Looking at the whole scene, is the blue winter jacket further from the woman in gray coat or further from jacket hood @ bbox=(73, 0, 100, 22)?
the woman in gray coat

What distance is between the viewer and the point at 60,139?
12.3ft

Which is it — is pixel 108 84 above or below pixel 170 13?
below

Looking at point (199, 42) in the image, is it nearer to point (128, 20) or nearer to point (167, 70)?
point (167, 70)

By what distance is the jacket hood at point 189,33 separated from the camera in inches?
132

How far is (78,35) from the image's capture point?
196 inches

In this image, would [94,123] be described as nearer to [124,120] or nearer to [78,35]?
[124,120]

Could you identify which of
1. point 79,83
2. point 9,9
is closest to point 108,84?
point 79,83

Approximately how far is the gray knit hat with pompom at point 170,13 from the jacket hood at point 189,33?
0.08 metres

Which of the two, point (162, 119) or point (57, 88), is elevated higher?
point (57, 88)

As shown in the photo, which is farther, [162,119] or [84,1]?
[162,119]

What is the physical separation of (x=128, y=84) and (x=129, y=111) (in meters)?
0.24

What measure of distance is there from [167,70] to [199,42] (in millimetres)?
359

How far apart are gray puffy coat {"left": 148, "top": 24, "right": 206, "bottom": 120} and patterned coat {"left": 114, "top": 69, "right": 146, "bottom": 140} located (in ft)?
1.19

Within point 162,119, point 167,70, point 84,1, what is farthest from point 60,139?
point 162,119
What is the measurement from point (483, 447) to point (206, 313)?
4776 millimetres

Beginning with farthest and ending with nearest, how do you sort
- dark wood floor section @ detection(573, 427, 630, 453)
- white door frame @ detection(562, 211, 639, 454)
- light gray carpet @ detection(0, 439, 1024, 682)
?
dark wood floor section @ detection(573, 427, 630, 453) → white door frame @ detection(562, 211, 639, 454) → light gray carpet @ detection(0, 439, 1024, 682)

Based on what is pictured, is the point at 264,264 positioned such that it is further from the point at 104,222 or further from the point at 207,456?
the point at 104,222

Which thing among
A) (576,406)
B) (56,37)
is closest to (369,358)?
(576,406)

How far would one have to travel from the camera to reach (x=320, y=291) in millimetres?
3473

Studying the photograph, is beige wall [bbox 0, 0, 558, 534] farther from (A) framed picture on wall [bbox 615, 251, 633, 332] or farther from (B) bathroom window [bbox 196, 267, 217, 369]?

DIRECTIONS -> Extract from the material the part that opens with the line containing "Looking at point" and closes with the line containing "4776 millimetres", and reproduce those lines exactly.

COMPLETED TASK ->
Looking at point (199, 42) in the image, is it nearer to point (128, 20) or nearer to point (167, 70)?
point (167, 70)

By what distance is the jacket hood at point 189,33 separated from the camera in inches?
132

How far is (78,35) from the image's capture point?
196 inches

In this image, would [94,123] be described as nearer to [124,120] or nearer to [78,35]?
[124,120]

Could you identify which of
1. point 79,83
2. point 9,9
is closest to point 108,84?
point 79,83

Approximately how far is the gray knit hat with pompom at point 170,13 from the jacket hood at point 189,33?
0.08 metres

Which of the two, point (162, 119) or point (57, 88), is elevated higher?
point (57, 88)

As shown in the photo, which is farther, [162,119] or [84,1]?
[162,119]

What is the physical separation of (x=128, y=84) and (x=129, y=111) (in meters)?
0.24

What measure of distance is there from [167,70] to [199,42] (in millimetres)?
359

How far apart are gray puffy coat {"left": 148, "top": 24, "right": 206, "bottom": 120} and patterned coat {"left": 114, "top": 69, "right": 146, "bottom": 140} located (in ft)?
1.19

Within point 162,119, point 167,70, point 84,1, what is farthest from point 60,139?
point 162,119
What is the measurement from point (483, 447) to point (206, 313)?
4776 millimetres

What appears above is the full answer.